Makassar | Mediapesan – Sidang lanjutan kasus kematian Prada Muhammad Reski Putra Pratama Arief berakhir dengan putusan yang menuai kekecewaan.
Dalam sidang putusan yang berlangsung di Pengadilan Militer III-16 Makassar, Rabu (1/10/2025), majelis hakim yang dipimpin Mayor CHK Yanuar Dwi Prasetyo menjatuhkan vonis 2 tahun 6 bulan penjara serta pemecatan dari dinas militer kepada terdakwa, Pratu Sandi (NRP 31.21.049.1460.402).
Sidang berlangsung lebih dari lima jam. Sekitar 80 halaman putusan dibacakan di hadapan keluarga korban, pengunjung, dan pihak militer.
Namun, yang tersisa justru amarah dan kekecewaan.
Cuma dikasih hukum dua tahun. Ini pembunuhan, bukan perkara kecil. Dimana hati nurani penegak hukum? ujar salah satu keluarga korban dengan penuh emosi.
Mereka menilai hukuman terlalu ringan untuk perbuatan yang menewaskan seorang prajurit muda, sekaligus mengabaikan fakta bahwa penganiayaan dilakukan berulang kali terhadap tujuh prajurit sekaligus.
Satu Tersangka, Banyak Pertanyaan
Keluarga korban juga menuding ada kejanggalan dalam proses hukum.
Menurut mereka, penganiayaan tidak dilakukan seorang diri.
- Iklan Google -
Kenapa hanya ada satu tersangka? Padahal jelas ada lebih dari satu yang harus bertanggung jawab, tegas pihak keluarga.
Mereka bahkan membandingkan kasus ini dengan peristiwa lalu lintas yang melibatkan aparat: “Waktu ada ojol ditabrak polisi, bukan hanya pelaku langsung, tapi semua yang terkait ikut diperiksa. Kenapa sekarang berbeda?”

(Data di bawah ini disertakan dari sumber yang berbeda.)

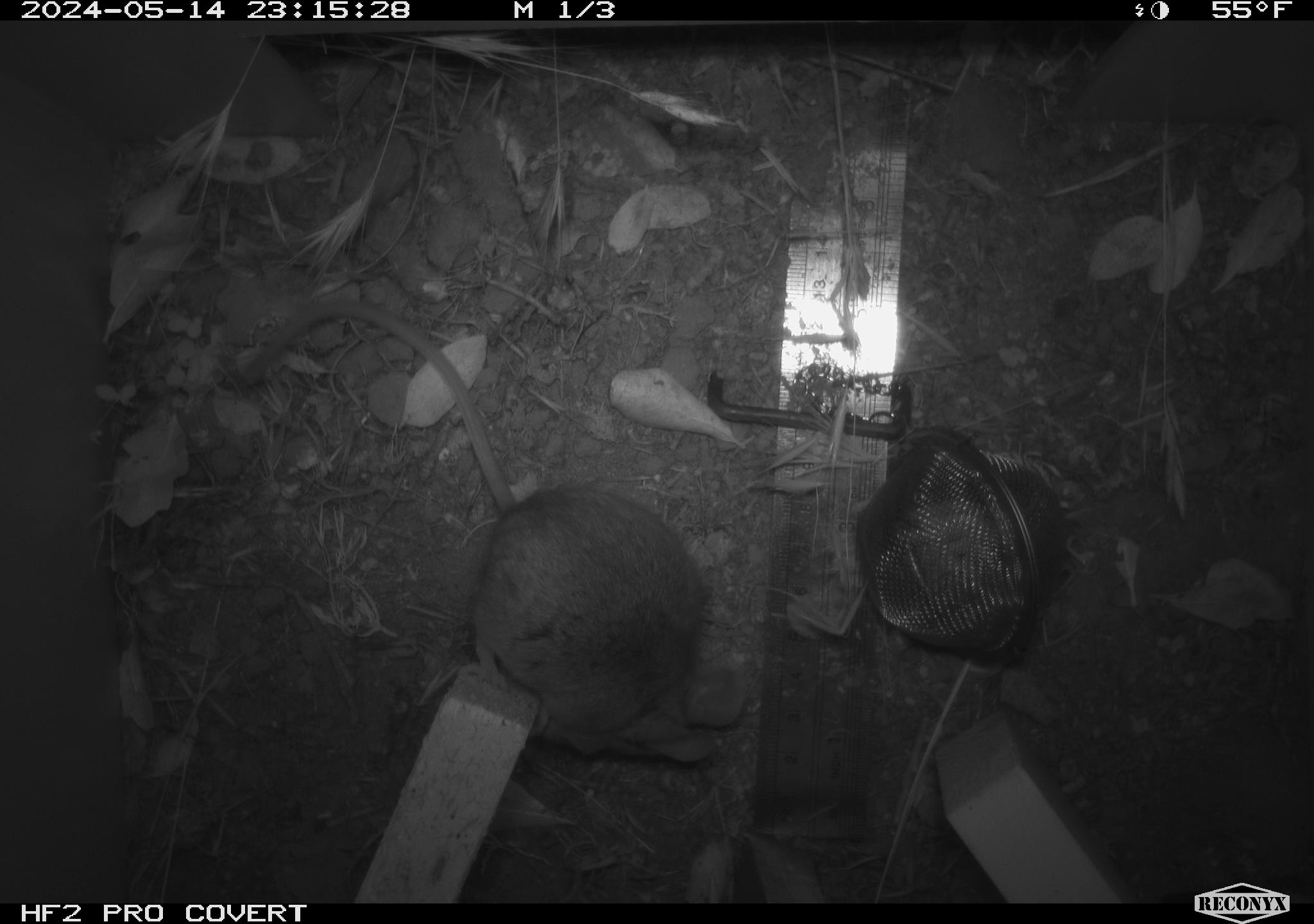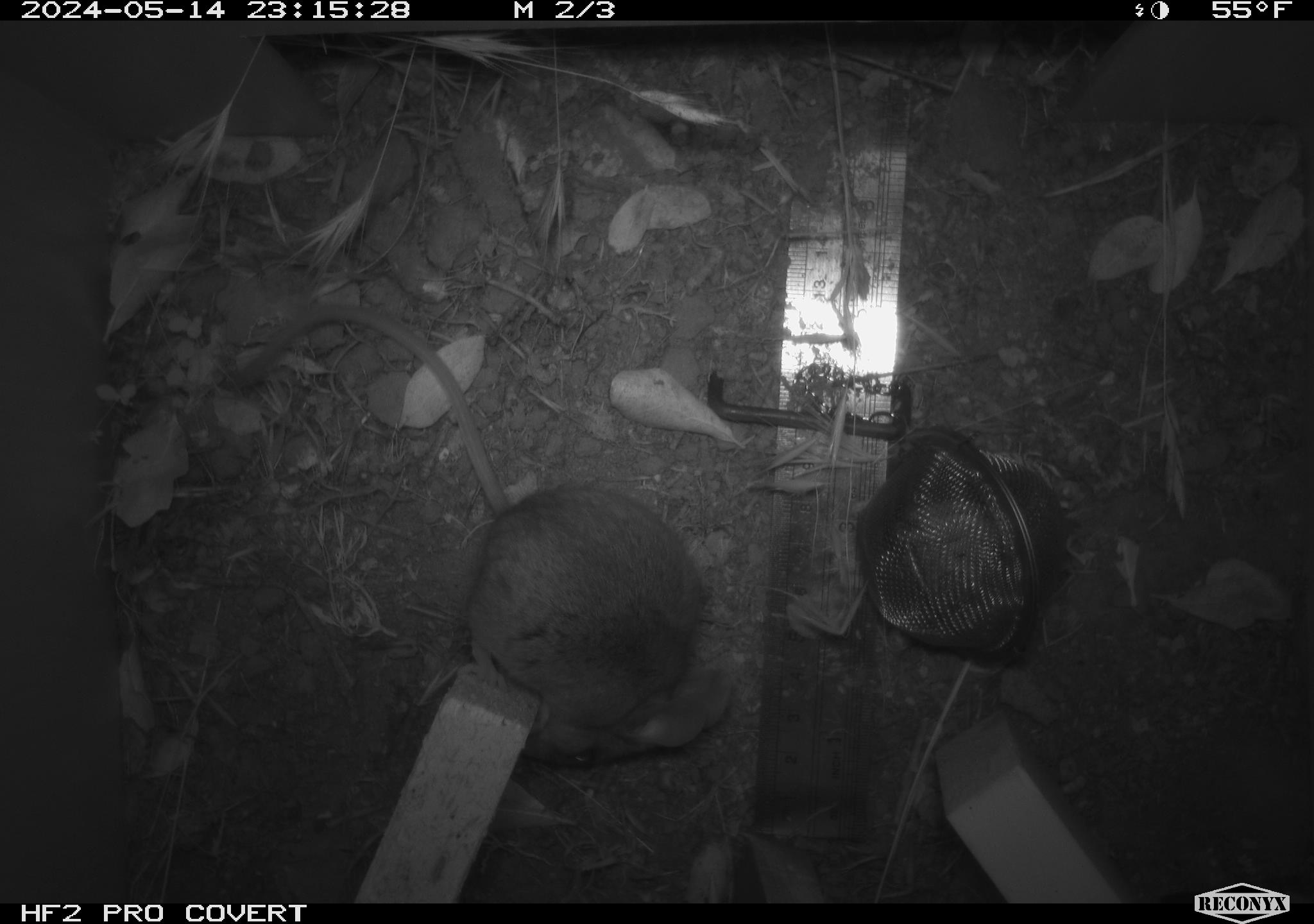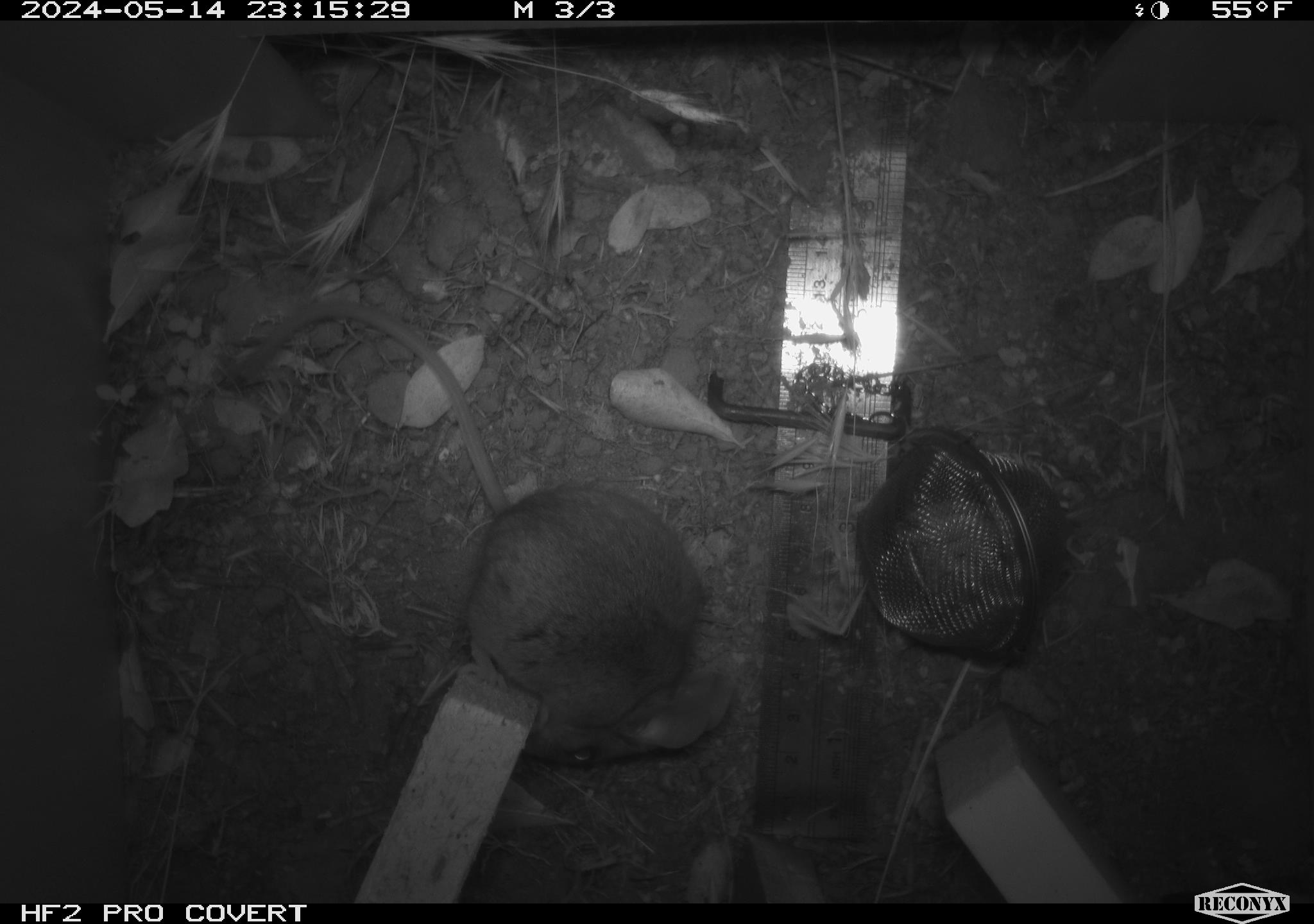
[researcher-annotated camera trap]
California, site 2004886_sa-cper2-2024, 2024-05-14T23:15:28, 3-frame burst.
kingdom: Animalia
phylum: Chordata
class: Mammalia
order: Rodentia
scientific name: Rodentia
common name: rodent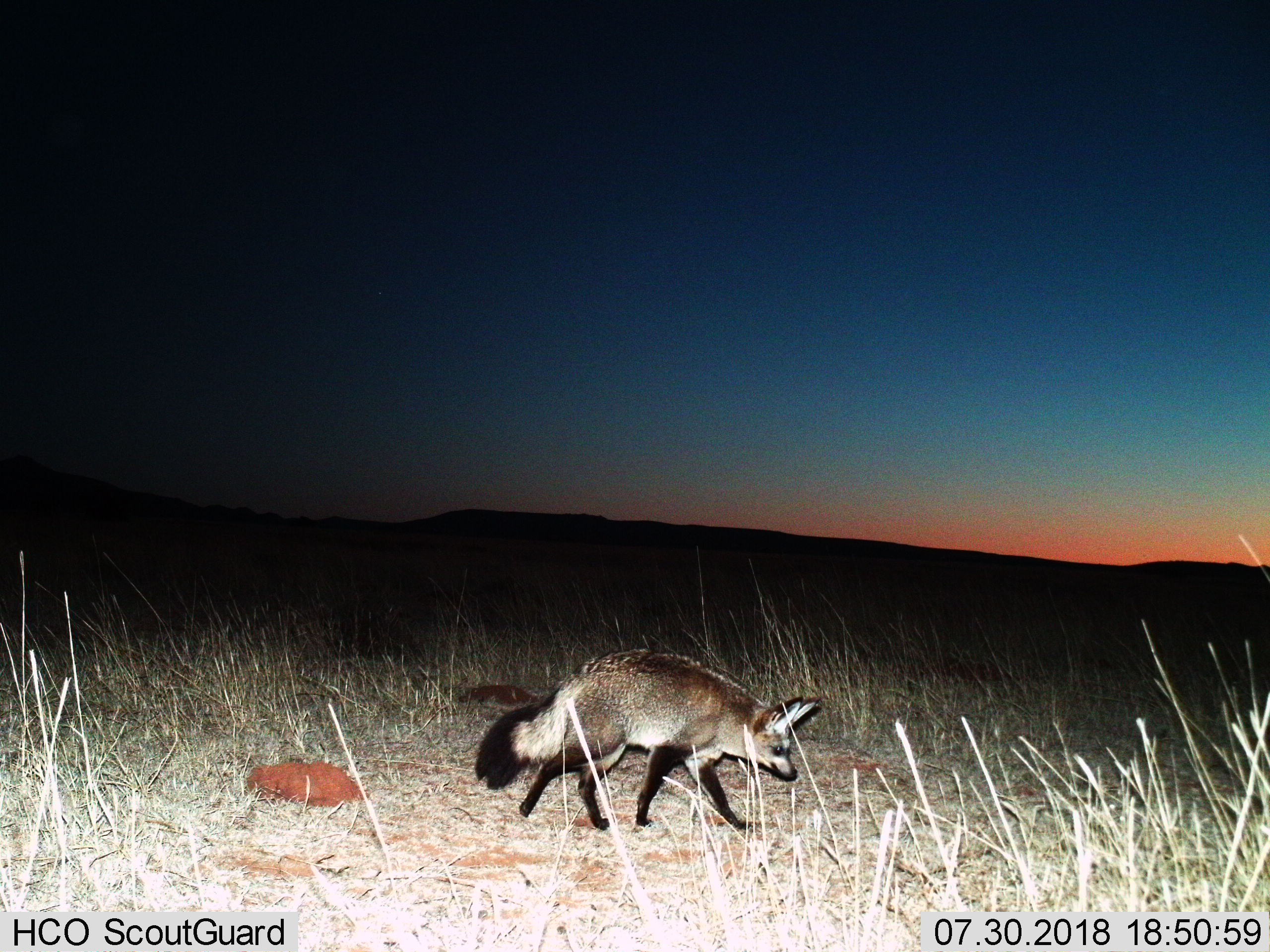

Respons Kodam XIV Hasanuddin
Menanggapi sorotan publik, Kapendam Kodam XIV Hasanuddin, Kolonel Budi Wirman, menyatakan pihaknya menghormati putusan pengadilan.
Kodam menghargai dan menerima keputusan. Bagi yang merasa kurang puas silakan menempuh jalur sesuai mekanisme peradilan yang berlaku, ujarnya (2/10/2025).
Vonis Ringan, Luka Panjang
Dalam amar putusannya, majelis hakim menyatakan terdakwa terbukti melanggar Pasal 26 KUHPM serta Pasal 190 ayat (1), (3), dan (4) UU Nomor 31 Tahun 1997 tentang Peradilan Militer.
Hukuman pokok yang dijatuhkan berupa penjara 2 tahun 6 bulan serta pemberhentian tidak hormat dari dinas TNI AD.
Namun, vonis ini dianggap jauh dari rasa keadilan.
Publik menilai penganiayaan yang merenggut nyawa Prada Reski bukan sekadar pelanggaran disiplin, melainkan tindak pidana serius yang merusak moral satuan dan mencoreng wajah militer di mata masyarakat.
Kekerasan Berulang di Lingkungan Militer
Kasus Prada Reski bukan yang pertama. Laporan mengenai praktik kekerasan di tubuh militer kerap muncul, mulai dari kekerasan fisik dalam pendidikan hingga penganiayaan di dalam kesatuan.
Namun, sebagian besar berakhir dengan vonis ringan.
Pola ini menimbulkan pertanyaan lebih besar: sejauh mana konsistensi peradilan militer dalam menegakkan hukum? Apakah mekanisme internal cukup menjawab tuntutan keadilan publik, atau justru memperkuat impunitas?
Menanti Langkah Lanjutan
Keluarga korban menyatakan akan menempuh banding.
Mereka juga mendesak Mabes TNI dan Presiden turun tangan untuk membuka tabir kematian Prada Reski.
Bagi keluarga, ini bukan sekadar soal hukuman angka tahun, tetapi harga diri dan nyawa seorang anak bangsa.
Kekecewaan keluarga mencerminkan keresahan masyarakat yang lebih luas: praktik kekerasan di lingkungan militer tak boleh lagi dibiarkan berlalu dengan hukuman ringan.
Kini, perhatian publik tertuju pada banding yang akan diajukan keluarga korban—dan apakah kali ini keadilan benar-benar bisa ditegakkan.